Smart Path Management: Write Once, Run Anywhere

Note: Code evaluation is disabled in this vignette to keep builds fast and environment-agnostic. Copy code into an interactive R session to run locally or on your cluster.

The Problem: Hardcoded Paths Break Your Code

Imagine you’re developing a neuroimaging analysis on your laptop. Your code might look like this:

# Works on your laptop
model <- readRDS("/Users/alice/projects/brain_study/models/brain_model.rds")
results <- analyze_brain(model)
saveRDS(results, "/Users/alice/projects/brain_study/outputs/results.rds")

But when you or a collaborator runs this code on an HPC cluster, it breaks immediately:

/Users/alice/ doesn’t exist on Linux clusters
Different clusters have completely different filesystem layouts
Writing large files to home directories often violates cluster policies
Your collaborator Bob can’t run your code without rewriting all the paths

The Solution: Portable Path Aliases

parade solves this with smart path aliases that automatically adapt to any environment:

library(parade)

# Same code works everywhere
model <- readRDS(resolve_path("artifacts://models/brain_model.rds"))
results <- analyze_brain(model)
saveRDS(results, resolve_path("artifacts://outputs/results.rds"))

The artifacts:// prefix is a portable alias that parade automatically translates:

On your laptop: → /var/folders/.../parade-artifacts/
On SLURM cluster: → $PARADE_SCRATCH/parade-artifacts/ (preferred) or $SCRATCH/parade-artifacts/ (common). If neither is set, it falls back to $SLURM_TMPDIR (node-local scratch).
On your collaborator’s machine: → whatever their appropriate storage location is

No more broken paths. No more rewriting code for different systems.

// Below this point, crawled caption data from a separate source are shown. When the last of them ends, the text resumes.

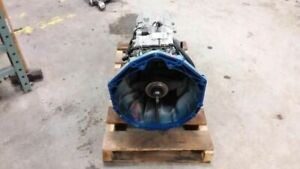 Manual Transmission 7 Speed Sequential Manual Gearbox Fits 06 10 Bmw M5 689737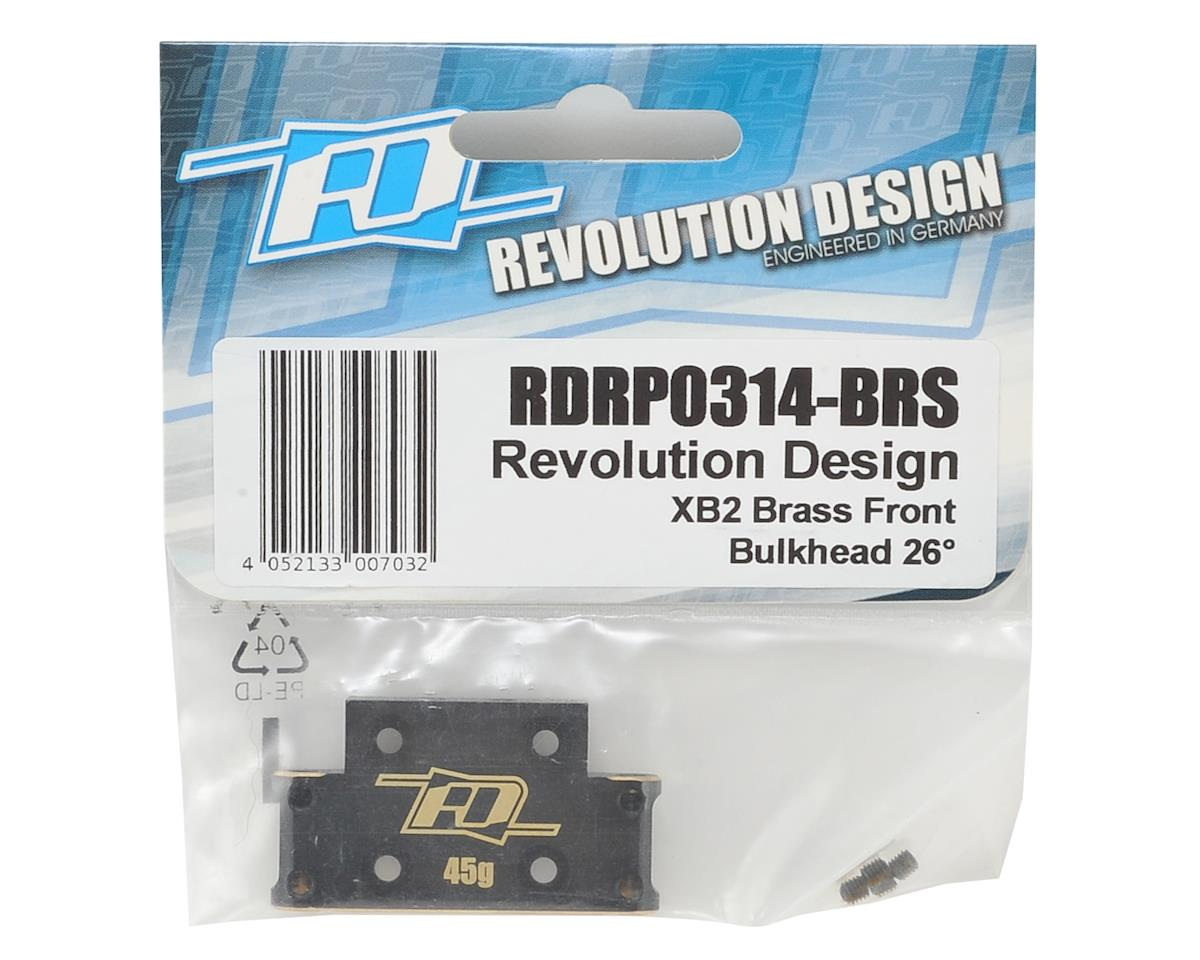 Revolution Design XB2 Brass Front Bulkhead (26°)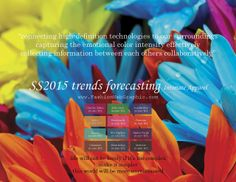 SS2015 trends forecasting Intimate Apparel - Connecting high-definition Technologies to our surroundings. Capturing the emotional color inte...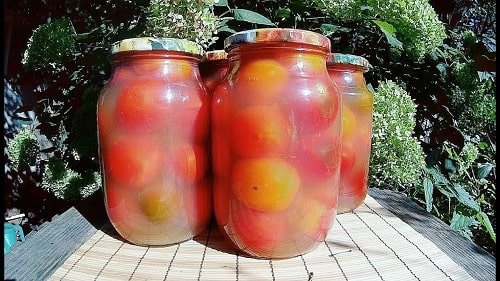 Помидоры в яблочном соке рецепты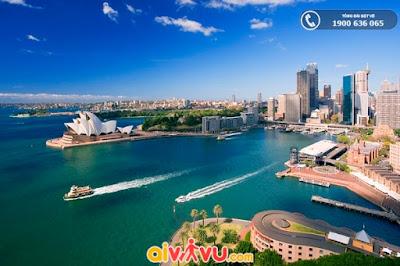 Mùa thu tại Sydney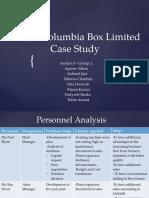 250400784-British-Columbia-Box-Limited-Case-Study-G2-Sec-F.pptx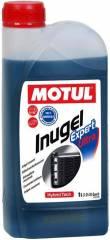 Fluido Motul Inugel Expert Ultra para Radiador | 1 litro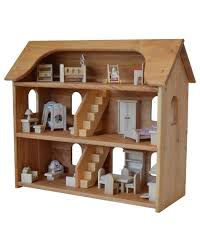 Dollhouse Furniture And Accessories Elves by Seri U0027s Dollhouse In Hardwood With 5 Rooms Of Furniture Set Elves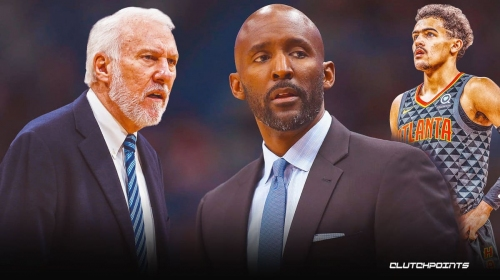 Spurs coach Gregg Popovich delivers serious warning to Hawks after Lloyd Pierce firing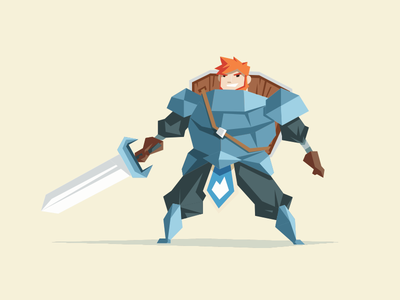 The Knight illustration vector character color knight drawing sketch concept art indie dev video game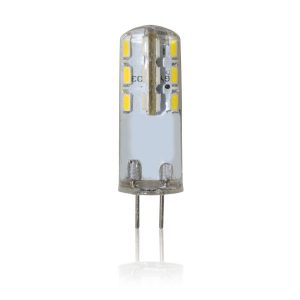 Светодиодная лампа G4 – 3Вт 220V силикон Eleganz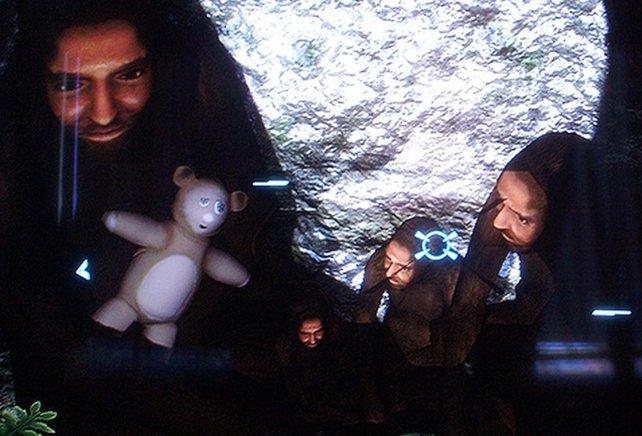 Hier seht ihr die Höhlenmenschen aus Halo 3.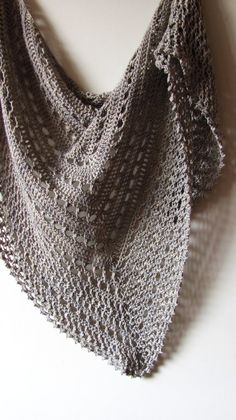 Northern Sea Shawl PDF Crochet Pattern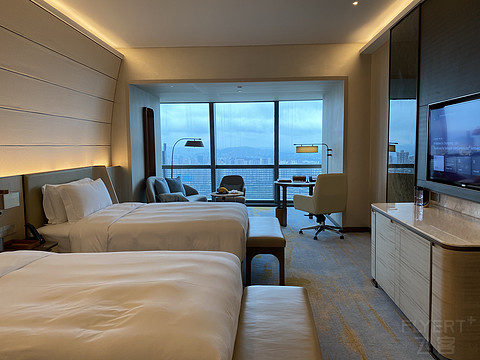 2020最值得期待-重庆来福士洲际酒店入住报告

HPC quickstart (recommended)

On clusters, the main “gotcha” is node-local scratch: SLURM_TMPDIR is often local to the compute node running a job. If you put registry:// or artifacts:// there, other jobs (or your login node) may not be able to see the files.

The recommended setup is:

Point Parade at shared scratch (site-specific).
Initialize paths in HPC mode (especially on login nodes).
Run the built-in doctor once to confirm everything is writable.

# In your shell (recommended for most clusters)
export PARADE_SCRATCH="/scratch/$USER"   # or your site's shared scratch

library(parade)

# Auto-detects HPC on compute nodes (scheduler vars), and on many login nodes
# when common scratch variables (SCRATCH/WORK/etc.) are set:
paths_init(profile = "auto", create = TRUE)
parade_doctor(create = TRUE)

Or use the one-command helper (creates paths, scaffolds a SLURM template, and can persist to parade.json):

parade_init_hpc(persist = TRUE)

To make the configuration easy to reuse in SLURM scripts, you can also generate shell exports:

cat(paste(paths_export(), collapse = "\n"))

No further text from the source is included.